Pais tentam emplacar candidaturas de filhos

Arranjos eleitorais evidenciam, em alguns casos, ausência de ideologia e prevalência de interesses familiares

Escrito por Redação ,
Legenda: Filiação do advogado Eduardo Bismarck (ao centro), filho do prefeito de Aracati, Bismarck Maia, ao PDT ocorreu no fim de dezembro. Outros pais políticos também têm tentado viabilizar as postulações dos filhos ao Legislativo
Foto: Foto: Thiago Gadelha

Sob as bênçãos dos patriarcas, filhos de políticos com trajetória consolidada no Ceará já foram ou estão sendo lançados pré-candidatos às eleições deste ano. Em alguns casos, a oficialização das intenções de postulações - pela legislação, é proibido declarar-se candidato fora do calendário eleitoral - é acompanhada de arranjos eleitorais que incluem mudanças de partidos, para que fique garantido aos novatos um espaço em chapas competitivas na disputa por vagas, sejam de deputado estadual ou federal.

_Instruções do exercício_
• 1. Segundo a notícia sobre candidaturas de filhos de políticos, de quem o advogado Eduardo Bismarck é filho?
• 2. Reproduza fielmente o trecho da notícia sobre candidaturas de filhos de políticos que se inicia nas palavras "Escrito por Redação" e se encerra após "estadual ou federal.".
A listagem seguinte provém de uma fonte distinta da notícia.

_Listagem fornecida_
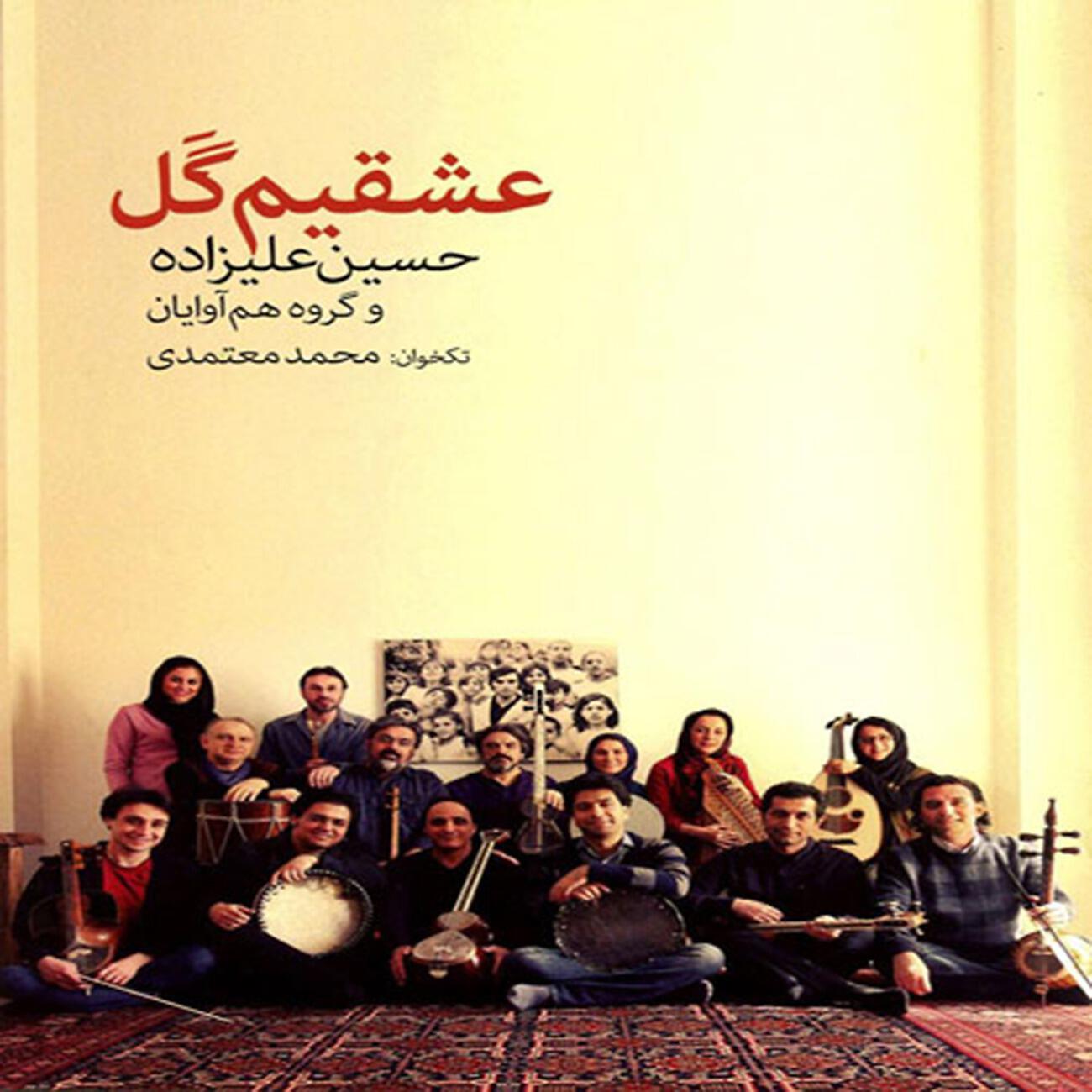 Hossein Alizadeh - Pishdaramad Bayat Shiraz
==
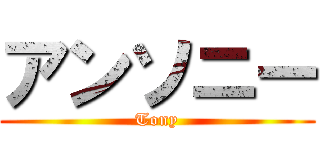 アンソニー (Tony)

_Resultados das tarefas_
• 1. Do prefeito de Aracati, Bismarck Maia.

• 2.
Escrito por Redação ,
Legenda: Filiação do advogado Eduardo Bismarck (ao centro), filho do prefeito de Aracati, Bismarck Maia, ao PDT ocorreu no fim de dezembro. Outros pais políticos também têm tentado viabilizar as postulações dos filhos ao Legislativo
Foto: Foto: Thiago Gadelha

Sob as bênçãos dos patriarcas, filhos de políticos com trajetória consolidada no Ceará já foram ou estão sendo lançados pré-candidatos às eleições deste ano. Em alguns casos, a oficialização das intenções de postulações - pela legislação, é proibido declarar-se candidato fora do calendário eleitoral - é acompanhada de arranjos eleitorais que incluem mudanças de partidos, para que fique garantido aos novatos um espaço em chapas competitivas na disputa por vagas, sejam de deputado estadual ou federal.